Speaker 1:When I get home it's like pour myself a glass of wine, then you have one glass of wine. You say I'm gonna have just one, but then you lower your inhibitions after that one glass of wine and then you're like, wow, what's one more? And then I'll hate myself at the end of the night. I'll come back the next day, get home from work, convinced I'm not gonna have any, even though I want one. But then I open the fridge and I see a half a bottle of wine in there and I'm like, well, it's already open, I don't want it to go to waste because I spent money on it. And there it goes again Just one glass. I have one glass and then it turns into two Depending on the day I had it might be three and then I spend the rest of the night chugging water, hoping that it's going to erase all the damage that I just did, and I start this cycle over and over again.
Speaker 1:But I refuse to give up. I will not give up.
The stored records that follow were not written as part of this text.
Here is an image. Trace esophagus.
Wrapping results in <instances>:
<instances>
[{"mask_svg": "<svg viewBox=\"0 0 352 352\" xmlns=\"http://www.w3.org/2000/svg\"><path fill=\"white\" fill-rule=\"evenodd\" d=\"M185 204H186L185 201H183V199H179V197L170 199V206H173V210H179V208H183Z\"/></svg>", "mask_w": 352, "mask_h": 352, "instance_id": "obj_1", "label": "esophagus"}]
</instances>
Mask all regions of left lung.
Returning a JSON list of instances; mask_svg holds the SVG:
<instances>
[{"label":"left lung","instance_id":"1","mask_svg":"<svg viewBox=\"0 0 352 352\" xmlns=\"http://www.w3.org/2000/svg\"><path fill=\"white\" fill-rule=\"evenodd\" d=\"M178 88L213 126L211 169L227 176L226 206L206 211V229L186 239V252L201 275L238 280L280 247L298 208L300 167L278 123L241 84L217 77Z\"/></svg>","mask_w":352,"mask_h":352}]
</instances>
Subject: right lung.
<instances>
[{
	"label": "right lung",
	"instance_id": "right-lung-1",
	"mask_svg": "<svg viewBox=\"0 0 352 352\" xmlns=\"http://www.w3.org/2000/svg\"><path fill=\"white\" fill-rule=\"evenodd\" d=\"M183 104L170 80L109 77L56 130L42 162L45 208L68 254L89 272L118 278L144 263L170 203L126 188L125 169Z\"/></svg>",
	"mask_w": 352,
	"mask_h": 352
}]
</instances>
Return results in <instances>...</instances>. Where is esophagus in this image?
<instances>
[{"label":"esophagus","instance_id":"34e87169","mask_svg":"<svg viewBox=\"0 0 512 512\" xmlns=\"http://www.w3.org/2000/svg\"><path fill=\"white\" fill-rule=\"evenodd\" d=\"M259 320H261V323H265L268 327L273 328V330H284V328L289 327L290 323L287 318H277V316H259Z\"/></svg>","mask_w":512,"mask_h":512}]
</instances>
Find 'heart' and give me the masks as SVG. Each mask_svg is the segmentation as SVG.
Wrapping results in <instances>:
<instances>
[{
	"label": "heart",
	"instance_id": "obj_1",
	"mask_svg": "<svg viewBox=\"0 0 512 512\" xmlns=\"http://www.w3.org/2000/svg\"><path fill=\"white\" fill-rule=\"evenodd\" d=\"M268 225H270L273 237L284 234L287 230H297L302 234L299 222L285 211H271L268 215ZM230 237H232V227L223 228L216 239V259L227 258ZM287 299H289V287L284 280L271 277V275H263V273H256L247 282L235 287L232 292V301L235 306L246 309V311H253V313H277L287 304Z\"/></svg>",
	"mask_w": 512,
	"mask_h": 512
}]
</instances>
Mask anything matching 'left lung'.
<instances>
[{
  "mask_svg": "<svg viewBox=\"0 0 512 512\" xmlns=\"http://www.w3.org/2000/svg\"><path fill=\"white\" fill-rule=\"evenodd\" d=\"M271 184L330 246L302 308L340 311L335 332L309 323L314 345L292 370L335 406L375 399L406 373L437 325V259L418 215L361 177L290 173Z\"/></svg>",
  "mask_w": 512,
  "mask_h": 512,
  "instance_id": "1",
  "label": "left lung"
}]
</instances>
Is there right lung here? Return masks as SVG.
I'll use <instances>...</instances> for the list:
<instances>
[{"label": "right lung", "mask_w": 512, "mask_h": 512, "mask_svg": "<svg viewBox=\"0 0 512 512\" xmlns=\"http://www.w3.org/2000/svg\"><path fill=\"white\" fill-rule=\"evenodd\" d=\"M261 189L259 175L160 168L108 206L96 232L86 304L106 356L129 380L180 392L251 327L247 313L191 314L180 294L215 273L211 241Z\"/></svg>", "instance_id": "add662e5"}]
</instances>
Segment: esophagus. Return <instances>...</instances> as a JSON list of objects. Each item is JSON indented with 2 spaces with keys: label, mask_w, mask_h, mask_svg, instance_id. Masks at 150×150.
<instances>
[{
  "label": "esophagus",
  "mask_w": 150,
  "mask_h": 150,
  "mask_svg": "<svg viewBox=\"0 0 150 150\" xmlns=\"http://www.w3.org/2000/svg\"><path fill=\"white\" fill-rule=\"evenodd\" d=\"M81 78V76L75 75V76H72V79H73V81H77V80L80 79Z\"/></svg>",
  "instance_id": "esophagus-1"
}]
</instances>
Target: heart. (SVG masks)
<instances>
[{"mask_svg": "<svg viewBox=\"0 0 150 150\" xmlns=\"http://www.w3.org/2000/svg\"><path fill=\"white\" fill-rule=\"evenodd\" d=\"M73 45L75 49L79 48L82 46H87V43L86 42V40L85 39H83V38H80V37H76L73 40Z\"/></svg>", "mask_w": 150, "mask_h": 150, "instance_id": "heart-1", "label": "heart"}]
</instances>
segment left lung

I know that my time is winding down and if I really want to have this exceptional life that I know I can have in my very near future, to accomplish the things that I want to have accomplished, to have the energy for things that I want to do, I know I got to make a certain change, and Tony Robbins always says your life can change in an instant and that becomes down to a decision. It can change in one decision that you make, for good or for bad. Well, I want to make this decision to stop drinking. And even if I fail which I might. I'm never going to fucking give up.